简体   繁体   English

在单个列表中删除相似(但不相同)的字符串

[英]Remove similar(but not the same) strings in a single list

I have a list of strings that look like:我有一个看起来像的字符串列表:

my_list = ['https://www.google.com/', 'http://www.google.com/', 
           'https://www.google.com',  'http://www.google.com']

As you can see they are not the same but they all look very similar.如您所见,它们并不相同,但它们看起来都非常相似。

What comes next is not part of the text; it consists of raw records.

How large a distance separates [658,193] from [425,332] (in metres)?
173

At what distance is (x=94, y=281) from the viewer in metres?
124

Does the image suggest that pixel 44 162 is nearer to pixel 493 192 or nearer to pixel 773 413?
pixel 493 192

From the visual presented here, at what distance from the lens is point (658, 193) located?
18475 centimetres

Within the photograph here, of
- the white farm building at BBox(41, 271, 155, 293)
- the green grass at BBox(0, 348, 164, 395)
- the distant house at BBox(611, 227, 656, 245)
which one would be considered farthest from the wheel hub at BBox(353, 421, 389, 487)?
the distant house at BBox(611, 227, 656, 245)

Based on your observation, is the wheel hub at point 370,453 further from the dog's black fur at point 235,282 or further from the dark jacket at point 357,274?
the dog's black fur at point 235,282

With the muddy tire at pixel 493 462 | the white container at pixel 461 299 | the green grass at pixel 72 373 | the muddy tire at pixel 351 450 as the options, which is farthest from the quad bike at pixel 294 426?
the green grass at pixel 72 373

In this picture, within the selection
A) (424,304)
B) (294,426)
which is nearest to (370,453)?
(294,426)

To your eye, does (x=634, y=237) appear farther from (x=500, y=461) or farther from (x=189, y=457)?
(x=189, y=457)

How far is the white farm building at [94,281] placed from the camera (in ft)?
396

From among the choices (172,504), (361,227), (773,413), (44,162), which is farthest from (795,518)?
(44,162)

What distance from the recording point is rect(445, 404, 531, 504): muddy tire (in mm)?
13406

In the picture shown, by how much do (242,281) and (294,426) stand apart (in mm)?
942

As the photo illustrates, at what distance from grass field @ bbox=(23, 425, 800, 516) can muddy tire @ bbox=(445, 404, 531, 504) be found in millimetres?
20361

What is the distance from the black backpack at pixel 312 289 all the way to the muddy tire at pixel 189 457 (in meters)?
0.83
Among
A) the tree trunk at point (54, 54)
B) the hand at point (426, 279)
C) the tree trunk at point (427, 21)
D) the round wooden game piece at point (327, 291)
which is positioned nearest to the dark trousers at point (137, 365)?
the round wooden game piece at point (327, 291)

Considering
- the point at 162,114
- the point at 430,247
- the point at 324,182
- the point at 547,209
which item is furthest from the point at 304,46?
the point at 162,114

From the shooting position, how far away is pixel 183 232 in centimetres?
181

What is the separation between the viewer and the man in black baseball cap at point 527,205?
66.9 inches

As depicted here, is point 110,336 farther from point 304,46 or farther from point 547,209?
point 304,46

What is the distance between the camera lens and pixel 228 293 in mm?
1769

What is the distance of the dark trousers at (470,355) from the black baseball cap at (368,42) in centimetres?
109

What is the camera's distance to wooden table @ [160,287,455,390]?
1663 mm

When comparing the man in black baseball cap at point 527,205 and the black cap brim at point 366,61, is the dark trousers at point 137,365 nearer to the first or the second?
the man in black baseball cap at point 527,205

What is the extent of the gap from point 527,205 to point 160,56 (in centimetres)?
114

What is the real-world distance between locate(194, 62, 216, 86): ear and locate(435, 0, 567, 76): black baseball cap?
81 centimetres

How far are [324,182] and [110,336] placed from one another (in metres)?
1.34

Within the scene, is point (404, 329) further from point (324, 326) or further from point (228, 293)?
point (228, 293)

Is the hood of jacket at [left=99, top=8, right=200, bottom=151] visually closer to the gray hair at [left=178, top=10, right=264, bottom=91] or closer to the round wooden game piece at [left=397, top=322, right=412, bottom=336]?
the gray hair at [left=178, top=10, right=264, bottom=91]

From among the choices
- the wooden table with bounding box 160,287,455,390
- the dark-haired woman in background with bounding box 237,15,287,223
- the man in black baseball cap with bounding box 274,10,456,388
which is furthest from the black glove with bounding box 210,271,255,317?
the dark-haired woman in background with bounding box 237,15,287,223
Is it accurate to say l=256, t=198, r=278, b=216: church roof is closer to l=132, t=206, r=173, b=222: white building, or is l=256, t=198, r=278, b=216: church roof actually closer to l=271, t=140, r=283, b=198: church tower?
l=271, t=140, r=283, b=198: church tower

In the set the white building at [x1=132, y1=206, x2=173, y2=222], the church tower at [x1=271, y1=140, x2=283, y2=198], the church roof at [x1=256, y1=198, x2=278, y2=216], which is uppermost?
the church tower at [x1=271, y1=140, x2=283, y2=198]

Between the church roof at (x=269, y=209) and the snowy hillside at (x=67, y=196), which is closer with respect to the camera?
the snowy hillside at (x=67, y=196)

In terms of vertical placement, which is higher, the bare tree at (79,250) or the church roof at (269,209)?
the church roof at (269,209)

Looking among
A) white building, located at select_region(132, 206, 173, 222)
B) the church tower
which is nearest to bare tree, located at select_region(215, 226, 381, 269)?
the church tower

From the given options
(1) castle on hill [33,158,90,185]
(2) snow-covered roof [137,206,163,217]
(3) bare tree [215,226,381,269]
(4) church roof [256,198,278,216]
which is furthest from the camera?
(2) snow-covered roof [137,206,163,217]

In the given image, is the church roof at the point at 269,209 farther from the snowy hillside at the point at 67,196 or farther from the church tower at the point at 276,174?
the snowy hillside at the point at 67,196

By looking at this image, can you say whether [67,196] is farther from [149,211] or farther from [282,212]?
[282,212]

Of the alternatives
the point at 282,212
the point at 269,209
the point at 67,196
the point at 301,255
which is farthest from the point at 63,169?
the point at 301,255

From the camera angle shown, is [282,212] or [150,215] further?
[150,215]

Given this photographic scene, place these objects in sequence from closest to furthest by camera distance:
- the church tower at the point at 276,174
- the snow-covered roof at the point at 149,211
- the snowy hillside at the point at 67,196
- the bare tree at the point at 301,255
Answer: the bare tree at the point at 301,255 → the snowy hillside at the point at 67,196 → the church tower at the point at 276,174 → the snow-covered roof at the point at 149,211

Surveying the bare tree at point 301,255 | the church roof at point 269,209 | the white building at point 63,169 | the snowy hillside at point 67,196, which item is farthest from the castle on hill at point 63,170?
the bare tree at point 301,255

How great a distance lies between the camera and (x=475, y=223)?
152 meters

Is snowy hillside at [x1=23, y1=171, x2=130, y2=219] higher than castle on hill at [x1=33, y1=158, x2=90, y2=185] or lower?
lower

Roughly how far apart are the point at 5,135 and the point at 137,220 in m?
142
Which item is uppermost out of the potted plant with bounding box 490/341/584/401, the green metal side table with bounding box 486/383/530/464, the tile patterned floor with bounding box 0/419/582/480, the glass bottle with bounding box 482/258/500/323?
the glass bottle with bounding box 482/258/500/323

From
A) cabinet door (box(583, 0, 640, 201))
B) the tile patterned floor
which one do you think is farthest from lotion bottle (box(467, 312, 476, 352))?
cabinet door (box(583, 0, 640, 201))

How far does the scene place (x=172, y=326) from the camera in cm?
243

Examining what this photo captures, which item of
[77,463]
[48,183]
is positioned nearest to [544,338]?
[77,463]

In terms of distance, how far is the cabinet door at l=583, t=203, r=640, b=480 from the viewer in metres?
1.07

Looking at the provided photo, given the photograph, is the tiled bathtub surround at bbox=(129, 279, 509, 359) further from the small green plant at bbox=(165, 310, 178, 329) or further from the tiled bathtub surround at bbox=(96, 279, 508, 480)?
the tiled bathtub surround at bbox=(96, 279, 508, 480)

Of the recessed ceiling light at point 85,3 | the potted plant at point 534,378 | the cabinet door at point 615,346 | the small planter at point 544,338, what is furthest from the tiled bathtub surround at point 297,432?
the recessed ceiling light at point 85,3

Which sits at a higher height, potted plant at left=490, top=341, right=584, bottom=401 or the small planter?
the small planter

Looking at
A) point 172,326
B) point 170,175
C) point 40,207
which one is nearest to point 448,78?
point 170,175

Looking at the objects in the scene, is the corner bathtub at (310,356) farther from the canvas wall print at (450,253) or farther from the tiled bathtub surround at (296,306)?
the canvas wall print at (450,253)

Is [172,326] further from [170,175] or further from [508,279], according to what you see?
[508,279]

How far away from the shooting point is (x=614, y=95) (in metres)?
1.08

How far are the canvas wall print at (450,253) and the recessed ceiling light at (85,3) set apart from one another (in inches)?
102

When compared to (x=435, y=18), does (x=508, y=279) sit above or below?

I also have a function which is:我还有一个功能是:

from fuzzywuzzy import fuzz

def similar(a, b):
    return fuzz.ratio(a,b)

I want to use this functions and say something like:我想使用这个函数并说一些类似的话:

for a,b in my_list:
    print (a,b)
    if similar(a,b) > 0.95:
        my_list.remove(b)

So I'm trying to remove similar looking strings from a list if they are above a certain similarity ratio.所以我试图从列表中删除相似的字符串,如果它们高于某个相似率。 I want to do this so that in this list I would end up with just the first url, in this case my_list would end up being:我想这样做,以便在这个列表中我最终只得到第一个 url,在这种情况下my_list最终会是:

my_list = ['https://www.google.com/']

After doing some googling, I found fuzzywuzzy has an inbuilt function which is pretty great.在进行了一些谷歌搜索之后,我发现 Fuzzywuzzy 有一个非常棒的内置功能。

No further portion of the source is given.